GenPipes: an open-source framework for
distributed and scalable genomic analyses
It started in June with the publication of our beloved GenPipes framework and set of NGS data analysis pipelines in GigaScience. We use these pipelines on a daily basis for data production and routine analysis and hope the community will find it useful. While GenPipes is the product of several years of teamwork, kudos to co-first authors Mathieu Bourgey and Rola Dali who worked very hard to get this long-awaited paper out!
Altered microbiome composition in individuals with fibromyalgia
This summer has also been very special for C3G’s metagenome specialist Emmanuel Gonzalez with a publication in Pain highlighting a strong potential link between the microbiome and fibromyalgia, a terrible and elusive disorder affecting a large fraction of the population. This study drew quite a nice amount of media attention, notably from the
Montreal Gazette and the CBC. We are very proud to say that through Emmanuel, C3G provided first-rate analysis services for experimental design, species identification, statistical analysis, machine learning and finally for working hand-in-hand with Drs. Minerbi and Brereton on biological interpretation. Importantly, Emmanuel’s applied ANCHOR here, a method he also
published earlier this year, which enables the identification of microbial species at a resolution higher than for other common 16S sequencing data analysis methods.

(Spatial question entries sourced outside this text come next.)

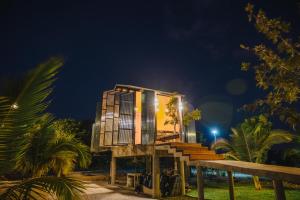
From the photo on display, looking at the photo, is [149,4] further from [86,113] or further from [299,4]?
[86,113]

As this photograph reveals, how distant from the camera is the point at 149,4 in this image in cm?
4284

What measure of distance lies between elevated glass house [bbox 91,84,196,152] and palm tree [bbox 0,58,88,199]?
36.3 ft

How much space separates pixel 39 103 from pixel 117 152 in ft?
38.9

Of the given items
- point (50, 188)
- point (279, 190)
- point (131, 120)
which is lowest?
point (279, 190)

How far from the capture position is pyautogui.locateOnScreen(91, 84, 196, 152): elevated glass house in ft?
43.4

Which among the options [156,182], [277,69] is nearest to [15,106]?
[277,69]

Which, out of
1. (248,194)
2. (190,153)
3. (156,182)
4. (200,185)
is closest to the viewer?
(200,185)

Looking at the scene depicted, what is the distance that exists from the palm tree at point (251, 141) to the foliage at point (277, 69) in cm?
885

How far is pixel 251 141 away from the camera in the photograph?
12.3 metres

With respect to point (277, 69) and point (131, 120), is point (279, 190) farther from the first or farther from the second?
point (131, 120)

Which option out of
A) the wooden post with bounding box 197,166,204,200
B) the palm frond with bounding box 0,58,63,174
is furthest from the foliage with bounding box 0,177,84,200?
the wooden post with bounding box 197,166,204,200

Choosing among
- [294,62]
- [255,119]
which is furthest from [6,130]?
[255,119]

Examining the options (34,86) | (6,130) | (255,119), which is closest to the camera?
(6,130)

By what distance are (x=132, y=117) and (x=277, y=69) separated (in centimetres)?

Altered differentiation is central to HIV-specific CD4+ T cell dysfunction in progressive disease
Another noteworthy publication to which C3G contributed as author to was published in Nature Immunology this summer. Among other things, this study contrasted specific HIV specific CD4 T-cells subpopulations between antiretroviral therapy treated and elite controller patients, which contributes to a better understanding of why viral control is lost once antiretroviral therapy is interrupted. For this project, C3G services analyst Éloi Mercier performed careful quality control and complex functional genomics analyses, working closely with the lead authors for interpretation and visualization of results. We are immensely thankful to Drs Mourou and Kaufmann for offering us the opportunity of helping advance HIV research.
The International Human Epigenome
Consortium Data Portal
The International Human Epigenome Consortium (IHEC) coordinates the production of reference epigenome maps through the characterization of the regulome, methylome, and transcriptome from a wide range of tissues and cell types. To define conventions ensuring the compatibility of datasets and establish an infrastructure enabling data integration, analysis, and sharing, we developed the IHEC Data Portal (http://epigenomesportal.ca/ihec). The portal provides access to >7,000 reference epigenomic datasets, generated from >600 tissues, which have been contributed by seven international consortia:ENCODE, NIH Roadmap, CEEHRC, Blueprint, DEEP, AMED-CREST, and KNIH. The portal enhances the utility of these reference maps by facilitating the discovery, visualization, analysis, download, and sharing of epigenomics data. The IHEC Data Portal is the official source to navigate through IHEC datasets and represents a strategy for unifying the distributed data produced by international research consortia.